Bath of surprise: A type of immersion therapy, used until the 19th century, in which the mentally ill person was plunged without warning into cold water. Consists of plunging the patient into water when he least expects it. This is done by precipitating the patient into a reservoir, a river, or the sea. It is the fright which renders this means efficacious in overcoming sensibility.
Camisole: a heavy-canvas coat, reaching from neck to waist,m with long, closed sleves that are designed to wrap the wearer’s arms across the chest and are tied with cords behind the wearer’s back. In the 19th century the term camisole was merely a euphemism for a type of straightjacket, a term that had taken on a negative connotation by the end of the 1800s.
Chemical restraint: the use of drugs, as opposed to mechanical restraints (such as straps, straightjackets, muffs) to subdue psychiatric patients. Although anti-psychotic drugs were only brought into use in the 1950s to treat psychotic disorders by reducing their symptoms, many different types of drugs have been used for centuries to restrain patients engaged in undesirable behaviors. Often such pharmacological agents were use as punishment. In the 18th and 19th centuries such drugs may have been administered as a daily “physic” said to improve the health of a patient. Camphor and opiates in particular are mentioned in these early accounts. By the end of the 19th century many sedatives had been created that were then widely used (often to the point of excess) in mental hospitals.
Coma Therapy: in the 20th century several biological treatments were developed for schizophrenia that were based on the deliberate induction of a comatose state in the patient, with the assumption that the patient would reawaken in a much improved state. The most famous variety of coma therapy was insulin coma therapy, developed by psychiatrist M. Sakel and his associates in Australia in 1936, in which a deep hypoglycemic coma was induced in schizophrenics as a sort of “shock” to their system. While coma therapy was widely used throughout the 1940s and 1950s, it disappeared after the introduction of anti-psychotic drugs for the treatment of schizophrenia. Other forms of coma therapy for schizophrenia involved inducing a comatose state through inhaling pure nitrogen or by injections of atropine, but neiter of these forms were widely utilized. No rational theory explaining why coma therapy worked for some patients was ever formulated.
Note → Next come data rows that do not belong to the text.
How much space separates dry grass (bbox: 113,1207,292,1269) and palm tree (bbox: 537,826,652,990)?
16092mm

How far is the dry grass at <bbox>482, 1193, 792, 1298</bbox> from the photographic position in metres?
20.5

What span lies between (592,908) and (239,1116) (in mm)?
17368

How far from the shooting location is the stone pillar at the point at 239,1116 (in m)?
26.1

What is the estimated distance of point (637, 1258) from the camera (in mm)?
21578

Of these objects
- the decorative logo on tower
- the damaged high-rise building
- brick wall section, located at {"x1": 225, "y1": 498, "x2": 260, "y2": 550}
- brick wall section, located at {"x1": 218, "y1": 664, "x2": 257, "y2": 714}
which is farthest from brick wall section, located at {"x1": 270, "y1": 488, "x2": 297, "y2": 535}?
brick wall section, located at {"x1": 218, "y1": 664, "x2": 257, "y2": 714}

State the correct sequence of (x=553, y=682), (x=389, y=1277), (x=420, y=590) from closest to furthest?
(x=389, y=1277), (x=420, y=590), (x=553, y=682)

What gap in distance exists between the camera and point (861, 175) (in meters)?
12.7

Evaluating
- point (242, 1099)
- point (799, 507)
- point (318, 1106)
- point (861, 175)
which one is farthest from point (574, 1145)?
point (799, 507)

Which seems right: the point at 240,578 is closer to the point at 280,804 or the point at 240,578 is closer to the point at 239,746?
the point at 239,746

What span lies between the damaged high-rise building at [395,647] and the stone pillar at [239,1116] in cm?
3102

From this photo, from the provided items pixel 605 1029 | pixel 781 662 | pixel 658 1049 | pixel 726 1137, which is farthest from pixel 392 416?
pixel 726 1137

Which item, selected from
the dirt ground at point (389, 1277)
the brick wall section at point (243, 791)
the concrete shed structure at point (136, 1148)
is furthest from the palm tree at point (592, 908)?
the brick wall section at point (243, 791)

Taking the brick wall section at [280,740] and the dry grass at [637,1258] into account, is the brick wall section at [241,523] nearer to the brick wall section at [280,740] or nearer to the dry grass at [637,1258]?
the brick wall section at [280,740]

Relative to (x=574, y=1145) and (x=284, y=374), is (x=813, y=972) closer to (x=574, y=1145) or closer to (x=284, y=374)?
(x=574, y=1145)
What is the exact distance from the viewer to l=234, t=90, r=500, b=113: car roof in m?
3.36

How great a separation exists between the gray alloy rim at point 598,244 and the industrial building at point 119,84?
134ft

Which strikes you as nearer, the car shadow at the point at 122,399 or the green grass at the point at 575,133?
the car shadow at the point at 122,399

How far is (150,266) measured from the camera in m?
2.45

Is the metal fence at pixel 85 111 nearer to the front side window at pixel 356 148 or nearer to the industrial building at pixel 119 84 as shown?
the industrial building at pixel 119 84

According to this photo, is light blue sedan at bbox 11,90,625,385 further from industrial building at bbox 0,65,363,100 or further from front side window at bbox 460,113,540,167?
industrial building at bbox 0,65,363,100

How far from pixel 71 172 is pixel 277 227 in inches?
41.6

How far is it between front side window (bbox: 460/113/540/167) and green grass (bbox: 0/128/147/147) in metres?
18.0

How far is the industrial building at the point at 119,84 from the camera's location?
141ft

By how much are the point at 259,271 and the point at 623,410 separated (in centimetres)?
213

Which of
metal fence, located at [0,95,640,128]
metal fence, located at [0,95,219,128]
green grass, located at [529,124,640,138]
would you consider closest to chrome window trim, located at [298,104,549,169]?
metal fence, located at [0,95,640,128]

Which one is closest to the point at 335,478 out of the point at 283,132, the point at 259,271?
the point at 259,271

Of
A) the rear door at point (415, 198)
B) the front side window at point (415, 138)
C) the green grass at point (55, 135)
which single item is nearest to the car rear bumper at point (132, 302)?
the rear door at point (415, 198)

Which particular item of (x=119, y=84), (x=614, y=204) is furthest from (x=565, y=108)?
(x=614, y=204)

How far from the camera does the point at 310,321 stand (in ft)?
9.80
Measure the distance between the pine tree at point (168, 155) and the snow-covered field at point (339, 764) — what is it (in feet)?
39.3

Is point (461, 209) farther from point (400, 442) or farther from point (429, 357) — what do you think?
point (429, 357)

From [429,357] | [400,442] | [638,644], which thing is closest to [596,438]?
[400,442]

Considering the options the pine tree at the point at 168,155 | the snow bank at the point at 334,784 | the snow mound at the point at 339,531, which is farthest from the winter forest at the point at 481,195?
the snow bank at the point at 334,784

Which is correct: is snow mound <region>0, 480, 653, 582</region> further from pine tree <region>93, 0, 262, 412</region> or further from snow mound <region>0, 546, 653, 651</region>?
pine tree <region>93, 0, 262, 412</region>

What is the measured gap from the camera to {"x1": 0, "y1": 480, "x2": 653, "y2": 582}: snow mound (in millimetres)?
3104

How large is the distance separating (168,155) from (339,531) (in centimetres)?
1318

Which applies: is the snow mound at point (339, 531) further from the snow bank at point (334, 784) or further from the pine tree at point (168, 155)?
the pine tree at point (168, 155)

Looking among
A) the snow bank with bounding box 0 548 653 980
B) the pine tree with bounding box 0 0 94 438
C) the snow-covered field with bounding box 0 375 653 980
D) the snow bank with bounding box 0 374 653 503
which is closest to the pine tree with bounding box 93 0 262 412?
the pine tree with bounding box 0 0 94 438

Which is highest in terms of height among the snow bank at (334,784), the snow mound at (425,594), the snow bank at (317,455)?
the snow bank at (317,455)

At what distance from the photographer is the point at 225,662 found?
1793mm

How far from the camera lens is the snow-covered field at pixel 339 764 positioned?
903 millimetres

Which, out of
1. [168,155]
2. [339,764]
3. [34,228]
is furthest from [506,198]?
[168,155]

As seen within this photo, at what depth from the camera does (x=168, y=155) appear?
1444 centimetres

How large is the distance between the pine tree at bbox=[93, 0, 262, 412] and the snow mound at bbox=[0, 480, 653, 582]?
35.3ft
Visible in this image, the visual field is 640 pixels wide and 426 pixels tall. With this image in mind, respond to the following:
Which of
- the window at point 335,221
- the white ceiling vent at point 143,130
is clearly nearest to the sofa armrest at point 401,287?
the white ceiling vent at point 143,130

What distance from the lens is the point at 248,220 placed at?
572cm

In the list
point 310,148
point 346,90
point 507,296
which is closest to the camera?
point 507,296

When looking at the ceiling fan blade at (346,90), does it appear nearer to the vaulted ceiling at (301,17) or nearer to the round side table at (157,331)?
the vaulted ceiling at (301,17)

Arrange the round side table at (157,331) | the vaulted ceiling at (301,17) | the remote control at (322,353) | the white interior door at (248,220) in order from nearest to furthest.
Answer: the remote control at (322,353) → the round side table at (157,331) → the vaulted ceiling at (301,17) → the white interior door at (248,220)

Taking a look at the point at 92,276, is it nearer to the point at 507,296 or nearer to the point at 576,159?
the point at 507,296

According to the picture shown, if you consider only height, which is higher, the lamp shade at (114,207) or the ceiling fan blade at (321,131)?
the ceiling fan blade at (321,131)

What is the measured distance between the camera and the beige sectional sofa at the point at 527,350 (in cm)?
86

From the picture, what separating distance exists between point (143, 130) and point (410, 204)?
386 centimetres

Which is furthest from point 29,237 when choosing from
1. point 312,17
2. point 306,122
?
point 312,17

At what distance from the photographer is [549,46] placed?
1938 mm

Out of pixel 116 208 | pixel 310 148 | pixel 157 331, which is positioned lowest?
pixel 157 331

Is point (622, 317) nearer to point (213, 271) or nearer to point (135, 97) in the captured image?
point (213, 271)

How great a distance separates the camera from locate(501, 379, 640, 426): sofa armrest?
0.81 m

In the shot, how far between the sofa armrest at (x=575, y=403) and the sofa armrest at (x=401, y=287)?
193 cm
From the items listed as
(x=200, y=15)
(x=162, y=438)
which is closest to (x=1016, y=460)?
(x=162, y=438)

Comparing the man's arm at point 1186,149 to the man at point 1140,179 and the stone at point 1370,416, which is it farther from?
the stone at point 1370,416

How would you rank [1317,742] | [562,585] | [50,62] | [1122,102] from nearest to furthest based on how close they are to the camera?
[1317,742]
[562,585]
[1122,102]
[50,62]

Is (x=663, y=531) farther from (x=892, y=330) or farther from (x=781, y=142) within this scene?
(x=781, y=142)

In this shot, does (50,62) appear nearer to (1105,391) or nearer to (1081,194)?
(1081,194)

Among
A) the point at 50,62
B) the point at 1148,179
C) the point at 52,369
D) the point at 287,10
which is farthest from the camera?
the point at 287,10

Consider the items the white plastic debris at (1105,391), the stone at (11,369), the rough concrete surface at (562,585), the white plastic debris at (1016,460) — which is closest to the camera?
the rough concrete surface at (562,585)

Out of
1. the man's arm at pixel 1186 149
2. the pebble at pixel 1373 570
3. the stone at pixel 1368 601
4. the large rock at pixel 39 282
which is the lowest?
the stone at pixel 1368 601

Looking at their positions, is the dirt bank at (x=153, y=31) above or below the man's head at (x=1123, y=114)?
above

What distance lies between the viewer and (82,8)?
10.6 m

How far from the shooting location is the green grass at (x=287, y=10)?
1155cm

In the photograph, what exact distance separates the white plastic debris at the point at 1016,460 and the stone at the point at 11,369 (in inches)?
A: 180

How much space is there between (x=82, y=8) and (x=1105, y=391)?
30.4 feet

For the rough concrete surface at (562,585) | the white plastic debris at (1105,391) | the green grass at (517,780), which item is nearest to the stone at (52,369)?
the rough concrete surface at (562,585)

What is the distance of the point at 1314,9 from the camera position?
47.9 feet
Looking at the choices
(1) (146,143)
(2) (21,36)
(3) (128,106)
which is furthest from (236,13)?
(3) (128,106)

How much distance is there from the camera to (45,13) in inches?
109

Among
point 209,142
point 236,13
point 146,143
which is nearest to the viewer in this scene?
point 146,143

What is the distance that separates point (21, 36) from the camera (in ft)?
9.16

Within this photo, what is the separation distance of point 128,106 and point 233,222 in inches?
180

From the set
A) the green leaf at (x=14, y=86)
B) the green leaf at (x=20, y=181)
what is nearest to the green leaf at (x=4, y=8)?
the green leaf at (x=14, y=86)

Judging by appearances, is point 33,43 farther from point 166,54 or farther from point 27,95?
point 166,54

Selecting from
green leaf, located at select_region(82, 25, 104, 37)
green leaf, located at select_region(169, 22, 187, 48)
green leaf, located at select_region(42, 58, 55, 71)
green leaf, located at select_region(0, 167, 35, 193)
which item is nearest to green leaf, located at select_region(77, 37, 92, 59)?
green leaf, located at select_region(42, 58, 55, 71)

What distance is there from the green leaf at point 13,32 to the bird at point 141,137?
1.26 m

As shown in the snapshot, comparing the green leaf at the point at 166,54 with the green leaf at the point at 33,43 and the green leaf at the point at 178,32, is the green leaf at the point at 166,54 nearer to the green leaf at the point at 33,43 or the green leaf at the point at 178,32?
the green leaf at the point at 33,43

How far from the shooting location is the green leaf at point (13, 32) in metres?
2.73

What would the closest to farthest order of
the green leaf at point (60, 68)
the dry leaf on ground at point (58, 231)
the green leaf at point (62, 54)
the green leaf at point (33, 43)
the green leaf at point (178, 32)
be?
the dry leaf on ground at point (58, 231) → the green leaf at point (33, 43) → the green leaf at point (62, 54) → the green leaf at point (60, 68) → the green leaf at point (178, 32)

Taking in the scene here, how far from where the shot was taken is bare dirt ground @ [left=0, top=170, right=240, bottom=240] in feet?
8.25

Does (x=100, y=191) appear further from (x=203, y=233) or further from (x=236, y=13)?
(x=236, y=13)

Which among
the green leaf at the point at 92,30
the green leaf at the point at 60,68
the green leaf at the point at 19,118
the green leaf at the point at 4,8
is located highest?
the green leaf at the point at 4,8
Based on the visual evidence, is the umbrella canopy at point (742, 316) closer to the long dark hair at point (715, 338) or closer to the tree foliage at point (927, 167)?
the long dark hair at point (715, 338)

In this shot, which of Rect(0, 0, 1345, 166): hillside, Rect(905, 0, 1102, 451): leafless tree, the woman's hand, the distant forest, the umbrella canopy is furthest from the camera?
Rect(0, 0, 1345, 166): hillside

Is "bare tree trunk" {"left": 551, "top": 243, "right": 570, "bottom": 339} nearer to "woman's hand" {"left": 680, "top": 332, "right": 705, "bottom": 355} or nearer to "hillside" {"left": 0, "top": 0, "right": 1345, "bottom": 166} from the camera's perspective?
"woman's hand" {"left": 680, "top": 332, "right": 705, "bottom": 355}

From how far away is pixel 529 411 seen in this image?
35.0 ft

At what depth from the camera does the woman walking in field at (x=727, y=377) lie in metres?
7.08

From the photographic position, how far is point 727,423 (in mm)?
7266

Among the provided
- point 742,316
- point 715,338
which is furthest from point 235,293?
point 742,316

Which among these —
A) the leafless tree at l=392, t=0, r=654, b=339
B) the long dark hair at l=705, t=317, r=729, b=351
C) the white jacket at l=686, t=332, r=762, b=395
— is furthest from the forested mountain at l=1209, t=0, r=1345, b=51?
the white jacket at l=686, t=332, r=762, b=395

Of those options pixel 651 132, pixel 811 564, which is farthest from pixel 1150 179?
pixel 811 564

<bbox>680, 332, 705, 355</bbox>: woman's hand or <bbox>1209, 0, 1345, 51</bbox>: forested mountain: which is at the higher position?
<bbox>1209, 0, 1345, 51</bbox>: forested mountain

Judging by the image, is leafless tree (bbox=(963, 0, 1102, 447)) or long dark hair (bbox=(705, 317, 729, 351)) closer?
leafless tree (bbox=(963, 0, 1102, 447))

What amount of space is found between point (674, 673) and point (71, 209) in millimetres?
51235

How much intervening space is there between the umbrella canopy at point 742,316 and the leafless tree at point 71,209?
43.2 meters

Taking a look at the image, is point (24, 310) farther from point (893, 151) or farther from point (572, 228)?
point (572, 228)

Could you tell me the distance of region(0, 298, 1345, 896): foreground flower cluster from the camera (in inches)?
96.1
Continuous sleep therapy: Swiss psychiatrist Jacob Klasi developed this form of therapy for schizophrenics in the early 1920s. it is perhaps the fist true physical treatment for schizophrenia. Klasi induced a prolonged sleep in his patients with the use of barbiturates. These periods of sleep lasted a week or more, and the patient was only allowed to ear or perform bodily functions upon wakings, after which more barbiturates would be administered and the patient would be put back to sleep. His only theory to rationalize this treatment was that schizophrenia was the result of a pathological excitement that resulted in inflammatory process in the brain that would be alleviated through rest, as other inflammatory conditions could be. However, the complications of the procedure (toxicity, the development of respiratory problems and pneumonia) outweighed the apparent therapeutic benefits, and thus the treatment was not widely used.
Conclusive therapies: Although no sound scientific theories have ever supported their use, the convulsive therapies have been among the most widely used somatic treatments for schizophrenia in this century. The basic idea is that deliberately inducing a convulsion or seizure-either by drugs or electricity- somehow has a therapeutic effect in schizophrenia.